Trivia: The Emperor of Esoterica proclaimed him the King of Trivia, but in 1960, he was known
as the seventh member of 77 WABC’s Swingin’ Seven


One Sunday morning in the fall of 1960, Bill Owen and six other air personalities toured part of New York City as a photographer snapped their pictures at Penn Station, by the skyscrapers and on the subway. 

The photographs, which were taken “over four or five hours,” would soon appear on a series of billboards and in newspaper advertisements that would announce that 77 WABC was the Big Apple’s new musicradio station. 

“The joke at the time was that WABC was one notch higher than the police calls in the ratings,” Bill said in a Feb. 3, 2006 phone interview with “There were shows with Broadway tunes and talk shows. There was no cohesiveness to the format.” 

Hal Neal, then the general manager at the station and later the president of ABC Radio, had decided that Top 40 rock & roll would generate higher ratings even though WMCA and WINS were using that format. 

“Going with Top 40 rock was controversial among some of the people at ABC,” Bill recalled. “The old-timers said it wouldn’t last.
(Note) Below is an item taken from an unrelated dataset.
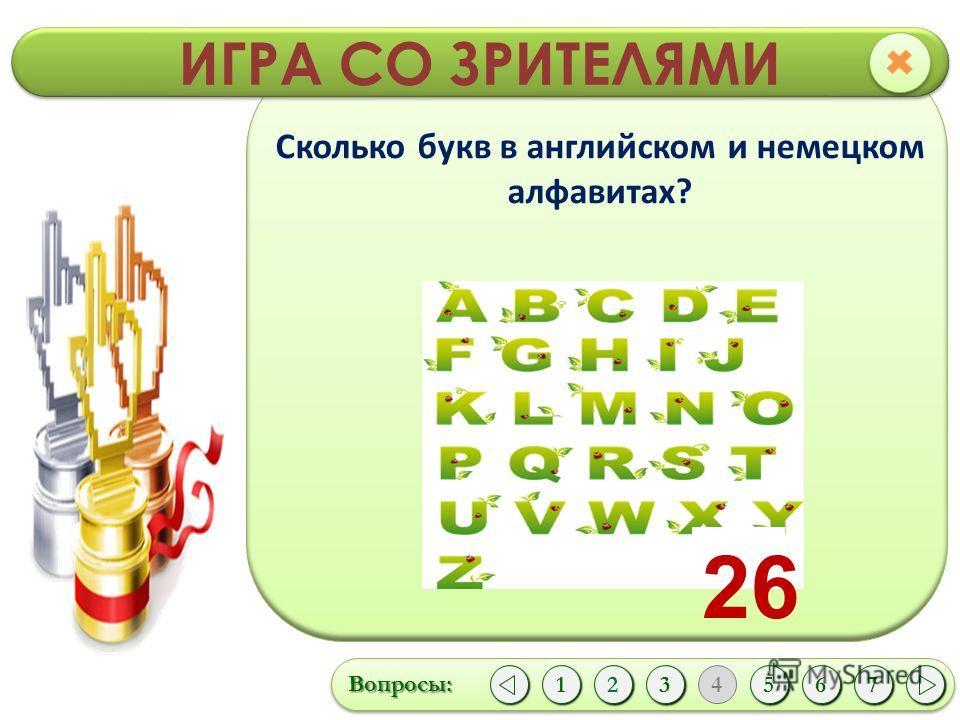 ИГРА СО ЗРИТЕЛЯМИ Вопросы:Вопросы: 1 12 4 3567 Сколько букв в английском и немецком алфавитах? 26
However, the younger desk assistants said that it was great. 

“What happened was that WABC revolutionized American radio, with Dan and Cousin Brucie and the rest,” he said, referring to Dan Ingram, Bruce Morrow and the other All-Americans who became the most listened to air personalities in the nation. 

Bill had arrived at ABC in New York City earlier in 1960 as a staff announcer.  

“Versatility always has been strength of mine,” he said, reflecting on a career that has included stints as an air personality, television host and a studio announcer for some of the ABC television network’s top news shows. 

“I have always been conversational,” Bill added in regards to his announcing style. “I can be the stentorian announcer, but that’s not my most natural style.” 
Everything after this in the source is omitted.